#Ingestion

## Define kaggle credentials path

In [0]:
kaggle_credentials_path = "dev_bronze.kaggle_auth.kaggle_authentificaton_parameters"

## Extract kaggle credentials

In [0]:
# Load the credentials into row
row = spark.table(kaggle_credentials_path).select("username", "key").first()

# Validate and assign safely
if row and row['username'] and row['key']:
    KAGGLE_USERNAME = row['username']
    KAGGLE_KEY = row['key']
else:
    raise ValueError("Kaggle credentials not found or incomplete in the table.")
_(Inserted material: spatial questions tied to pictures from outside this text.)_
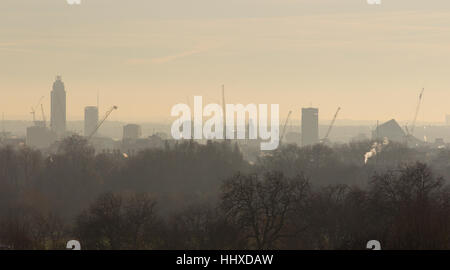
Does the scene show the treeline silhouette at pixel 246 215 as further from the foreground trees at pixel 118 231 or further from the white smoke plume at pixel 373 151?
the white smoke plume at pixel 373 151

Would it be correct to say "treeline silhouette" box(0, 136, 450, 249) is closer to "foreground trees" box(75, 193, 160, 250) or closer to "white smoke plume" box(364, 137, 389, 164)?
"foreground trees" box(75, 193, 160, 250)

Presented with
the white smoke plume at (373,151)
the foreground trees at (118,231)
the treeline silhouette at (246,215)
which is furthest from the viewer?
the white smoke plume at (373,151)

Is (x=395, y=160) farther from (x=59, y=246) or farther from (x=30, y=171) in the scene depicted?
(x=59, y=246)

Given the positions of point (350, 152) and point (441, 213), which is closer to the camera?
point (441, 213)

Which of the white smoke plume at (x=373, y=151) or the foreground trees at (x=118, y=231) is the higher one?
the white smoke plume at (x=373, y=151)

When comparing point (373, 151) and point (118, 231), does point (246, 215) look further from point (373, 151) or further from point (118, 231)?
point (373, 151)

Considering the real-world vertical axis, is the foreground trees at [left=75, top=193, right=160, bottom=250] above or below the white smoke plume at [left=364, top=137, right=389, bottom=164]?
below

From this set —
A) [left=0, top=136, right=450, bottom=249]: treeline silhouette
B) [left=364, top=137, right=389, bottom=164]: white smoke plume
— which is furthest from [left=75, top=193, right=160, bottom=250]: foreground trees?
[left=364, top=137, right=389, bottom=164]: white smoke plume

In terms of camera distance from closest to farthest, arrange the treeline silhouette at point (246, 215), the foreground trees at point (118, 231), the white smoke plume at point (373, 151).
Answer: the treeline silhouette at point (246, 215) → the foreground trees at point (118, 231) → the white smoke plume at point (373, 151)

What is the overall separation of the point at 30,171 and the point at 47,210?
33.0 metres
## Create kaggle authentification function

In [0]:
def authentificate_kaggle(KAGGLE_USERNAME, KAGGLE_KEY):
    import os
    os.environ['KAGGLE_USERNAME'] = KAGGLE_USERNAME
    os.environ['KAGGLE_KEY'] = KAGGLE_KEY

    from kaggle.api.kaggle_api_extended import KaggleApi

    api = KaggleApi()
    api.authenticate()

    print('Authentification is successful')

    return api

## Call kaggle authentification function

In [0]:
try:
    api = authentificate_kaggle(KAGGLE_USERNAME, KAGGLE_KEY)
#in case of error, install the module
except Exception as e:
    print(e)
    print("Intalling the module: pip install kaggle")

    import sys
    import subprocess

    subprocess.check_call([sys.executable, "-m", "pip", "install", "kaggle"])

    api = authentificate_kaggle(KAGGLE_USERNAME, KAGGLE_KEY)

## Define kaggle file parameters

In [0]:
#define file name and path
file_name = 'arashnic/book-recommendation-dataset'
file_path = '/Volumes/dev_bronze/books/books_raw_data'

##Download kaggle files

In [0]:
api.dataset_download_files(dataset = file_name, path= file_path, unzip=True)

#Bronze tables creation

## Import of libraries

In [0]:
from pyspark.sql.types import StructType, StructField, StringType, IntegerType, DoubleType, DateType, DecimalType

## Creation of `bronze_books` table

In [0]:
books_bronze = spark.read.option("inferSchema", True).option("header", True).csv("/Volumes/dev_bronze/books/books_raw_data/Books.csv")

# Save your DataFrame as a managed table in Unity Catalog
books_bronze.write.mode("overwrite").saveAsTable("dev_bronze.books.books_bronze")

##Creation of `bronze_ratings` table

In [0]:

ratings_bronze = spark.read.option("inferSchema", True).option("header", True).csv("/Volumes/dev_bronze/books/books_raw_data/Ratings.csv")

# Save your DataFrame as a managed table in Unity Catalog
ratings_bronze.write.mode("overwrite").saveAsTable("dev_bronze.books.ratings_bronze")

##Creation of bronze_users table

In [0]:

users_bronze = spark.read.option("inferSchema", True).option("header", True).csv("/Volumes/dev_bronze/books/books_raw_data/Users.csv")

# Save your DataFrame as a managed table in Unity Catalog
users_bronze.write.mode("overwrite").saveAsTable("dev_bronze.books.users_bronze")